TO DO ->
[1] Can you summarize the VFD wiring thread in three sentences?
[2] Which control circuits does richard.nott say should be hooked up for remote operation in the VFD wiring thread? List every one.
[3] Carry the VFD wiring thread on past its final post.

*** TEXT TO READ

# Need help hooking up a remote switch for this VFD



## cpd62 (Sep 20, 2013)

I just got an ABB ACS 150 VFD.  I'd like to mount it under my bench which has a cabinet (that will protect from dust).  

I have included a link to the wiring diagram for the I/O. http://www.joliettech.com/abb_acs150_component_drives-control_connections.htm

If all I want to do is add a remote switch and potentiometer do I need to just connect the switch to DI1 and what do I connect to control speed remotely?  I basically need to know what other parts do I need and how to connect.  As I'm writing this I'm thinking their customer service should have the answers but you guys tend to have prettyh good practical insight.

Your thoughts are welcomed.

Christian


----------



## richard.nott (Sep 21, 2013)

if you're going remote shouldn't you be hooking up fwd/rev/stop/start/speed control circuits. when using a relay circuit for a maintaining type circuit you'll have to know the voltage of your relay and if it is less than 220 volts you'll have to include a transformer. as far a cable most hook direct to the vfd with 14-4 portable cable while the control circuit will need 18-10 portable cable. on my teco fm50 when you go remote you take all control away from the keypad as the keypad becomes disabled.
Richard


----------



## UncleRuss (Sep 21, 2013)

Do you have a keypad with pushbuttons on the drive?  This is referred to as local control.  Separate witches are referred to as remote control.  Richard is quite right in stating that when you use a remote control you loose control at the keypad.  Local/Remote is set via a programming parameter you have to set via programming.

The connection chart you have in your example is for a two wire, maintained switch control scheme.  If you want to use pushbuttons you need to choose a three wire, momentary switch control scheme.  This is also set via a programming parameter you must set.  If you choose three wire, the functions of the input terminals 7-11 will change and a different schematic is needed to reflect the changes.
Potentiometer connections are not shown on the chart that I see.  Probably uses the same terminals shown for a 10vdc reference signal for speed control with yet again another control parameter setting changed.  Most drives I have installed use a 5K ohm three wire pot for a reference signal or an analog input such as 4-20ma.

******
*** SOURCE DATA

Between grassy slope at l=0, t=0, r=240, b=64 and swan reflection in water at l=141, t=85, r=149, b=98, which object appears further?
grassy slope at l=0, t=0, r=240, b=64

******

TASK RESULTS ->
[1] A poster with a new ABB ACS 150 VFD asks which parts and connections are needed to add a remote switch and potentiometer. One reply suggests hooking up forward, reverse, stop, start and speed control circuits, and notes that going remote disables the keypad. Another reply explains that local/remote and two-wire versus three-wire control are set by programming parameters, and that a potentiometer probably uses the 10 VDC reference terminals, with most drives using a 5K ohm three-wire pot or a 4-20 mA analog input.

[2]
- Forward
- Reverse
- Stop
- Start
- Speed control

[3]
Just grab the manual, ABB usually has pretty decent ones, stare at it, then state loudly *"I will be the master of you."  *You are then ready to program.  Step by step enter all the parameters.  True line voltage, cycles, motor service factor, full load amperage, number of poles/speed, and all the other questions pertaining to your motor and installation.  Acceleration/ deceleration time, max frequency, minimum frequency etc..  Things like preset speeds, skip frequency and such you will probably never utilize.  If in doubt, leave at the default setting until you learn better or have a problem.  In no time your machine will be a happy machine and you will be a happy owner/operator.


----------



## twstoerzinger (Sep 21, 2013)

If you don't need Forward / Reverse, then you only need to decide what type of Start - Stop feature you want.
The usual options are:

A two-position, maintained contact, rotary switch (On - Off) 
Two momentary push buttons (one for Start and one for Stop) 
The "Macro" you select determines which of the above you use. If you like the traditional "drum switch" feel that is on older machinery, then use the rotary switch. If you like the "panic button" feature of the push buttons, then use that set-up. In either case, you don't need external relays or voltage - the drive supplies everything you need to run the switches. You can get push buttons in a wide range of prices and quality. Try McMaster-Carr and search for "push button switches" to see a wide selection of PB switches. +24V on the control terminal board goes to the remote switch(es). The switches come back to the drive on "DI1" (term 7) on the drive (and DI2 if you are using the 2 button option). "Gnd" and "DCOM" are jumpered together to use in on-board power system.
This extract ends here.